Passage to read →
════

This leads me to a few theories:

c2g is the same as g2c.
It’s also it’s own inverse: c2g(c2g(n)) == n.

Let’s run it on a few more UUIDs to see if we get the same results:

buildtable "8fc4f550-aeae-4736-8ac2-a16a4d90cf6c" "50f5c48f-aeae-3647-8ac2-a16a4d90cf6c"

This gives an identical result. Promising!

But this:

buildtable "8fc4f550-aeae-4736-8ac2-a16a4d90cf6c" "50f5c48f-aeae-3647-8ac2-a16a4d90cf6c"

doesn’t: we get the following

i	c#	golang
0	03	03
1	02	02
2	01	01
3	00	00
4	05	05
5	05	05
6	07	07
7	06	06
8	08	08
9	09	09
a	0a	0a
b	0b	0b
c	0c	0c
d	0d	0d
e	0e	0e
f	0f	0f

This is a different lookup table! Let’s use printpair again to see if we can explain this result:

printpair "8fc4f550-aeae-4736-8ac2-a16a4d90cf6c" "50f5c48f-aeae-3647-8ac2-a16a4d90cf6c"

i	c#	golang
0	8f	50
1	c4	f5
2	f5	c4
3	50	8f
4	ae	ae
5	ae	ae
6	47	36
7	36	47
8	8a	8a
9	c2	c2
a	a1	a1
b	6a	6a
c	4d	4d
d	90	90
e	cf	cf
f	6c	6c

In this UUID, Bytes 4 and 5 are both 0xae, so this mapping is correct; it’s just not complete.

We now have a theory for the mapping function: it’s just the table c2g.

That is, the items are mapped as follows:

before	after
0, 1, 2, 3	3, 2, 1, 0
4, 5	5, 4
6, 7	7, 6
8..=15	8..=15

First golang solution: `swap16`

Let’s convert this to Go code: since we’ll use a 16-byte lookup table, let’s call it swap16.

var tbl [16]byte{0x3, 0x2,  0x1, 0x0,  0x5, 0x4,  0x7, 0x6, 0x8, 0x9, 0xA, 0xB, 0xC,  0xD, 0xE, 0xF}
// convert a mongoDB c# legacy UUID to a standard one, or visa-versa.
func swap16(src uuid.UUID) uuid.UUID {
    dst := uuid.UUID{}
    for i, j := range tbl {
        dst[i] = src[j]
    }
}

second golang solution: `swap8`

This seems slightly inefficent to me: after all, we never use the back half of the table! Let’s omit that, saving some iteration and a whole 8 bytes of memory.

var tbl [8]byte{3, 2, 1, 0, 5, 4, 7, 6}
// create a mongoDB c# legacy UUID from a standard one, or visa-versa.
func swap8(src uuid.UUID) uuid.UUID {
    dst := src // copy the entire thing
    for i, j := range tbl { // and permute the first half according to the swap table.
        dst[i] = src[j]
    }
}

Just as I was ready to benchmark swap8, my co-worker came to me with a Go version of the string-manipulation based Javascript solution. Let’s call it swapJS.

════

Dataset items →
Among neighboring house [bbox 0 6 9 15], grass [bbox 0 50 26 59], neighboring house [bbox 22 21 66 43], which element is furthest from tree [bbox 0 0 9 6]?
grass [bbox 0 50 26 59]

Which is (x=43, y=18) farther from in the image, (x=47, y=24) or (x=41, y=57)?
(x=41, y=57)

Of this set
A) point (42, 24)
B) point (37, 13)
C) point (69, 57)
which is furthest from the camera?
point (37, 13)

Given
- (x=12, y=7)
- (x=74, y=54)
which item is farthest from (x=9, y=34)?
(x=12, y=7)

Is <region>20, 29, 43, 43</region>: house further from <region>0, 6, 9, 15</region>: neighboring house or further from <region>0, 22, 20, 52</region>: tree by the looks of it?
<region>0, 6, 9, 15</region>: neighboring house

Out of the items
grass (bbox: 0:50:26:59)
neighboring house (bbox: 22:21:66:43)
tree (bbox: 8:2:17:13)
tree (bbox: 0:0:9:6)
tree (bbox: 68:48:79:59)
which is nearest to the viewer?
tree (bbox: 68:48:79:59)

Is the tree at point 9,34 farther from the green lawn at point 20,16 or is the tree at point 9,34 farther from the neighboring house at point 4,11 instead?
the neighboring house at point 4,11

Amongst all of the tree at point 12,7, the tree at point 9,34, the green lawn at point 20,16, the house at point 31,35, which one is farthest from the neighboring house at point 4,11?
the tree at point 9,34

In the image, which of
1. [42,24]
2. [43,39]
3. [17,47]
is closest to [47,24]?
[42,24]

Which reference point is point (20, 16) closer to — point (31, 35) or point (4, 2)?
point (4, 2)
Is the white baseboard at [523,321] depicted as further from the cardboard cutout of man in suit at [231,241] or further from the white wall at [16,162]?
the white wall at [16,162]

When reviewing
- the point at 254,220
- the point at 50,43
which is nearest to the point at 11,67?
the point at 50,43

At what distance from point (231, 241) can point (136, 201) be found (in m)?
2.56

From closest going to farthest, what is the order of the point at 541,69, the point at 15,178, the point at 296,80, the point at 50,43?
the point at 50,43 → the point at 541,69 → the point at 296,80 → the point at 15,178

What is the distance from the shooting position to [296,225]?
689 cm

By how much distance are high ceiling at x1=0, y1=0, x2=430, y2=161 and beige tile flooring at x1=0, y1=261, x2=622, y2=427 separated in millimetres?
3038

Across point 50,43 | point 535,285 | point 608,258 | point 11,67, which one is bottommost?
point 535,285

════

Task objective → Reproduce verbatim the portion of the UUID conversion text starting with "Let’s convert this" and going on through "bytes of memory.".

Full response →
Let’s convert this to Go code: since we’ll use a 16-byte lookup table, let’s call it swap16.

var tbl [16]byte{0x3, 0x2,  0x1, 0x0,  0x5, 0x4,  0x7, 0x6, 0x8, 0x9, 0xA, 0xB, 0xC,  0xD, 0xE, 0xF}
// convert a mongoDB c# legacy UUID to a standard one, or visa-versa.
func swap16(src uuid.UUID) uuid.UUID {
    dst := uuid.UUID{}
    for i, j := range tbl {
        dst[i] = src[j]
    }
}

second golang solution: `swap8`

This seems slightly inefficent to me: after all, we never use the back half of the table! Let’s omit that, saving some iteration and a whole 8 bytes of memory.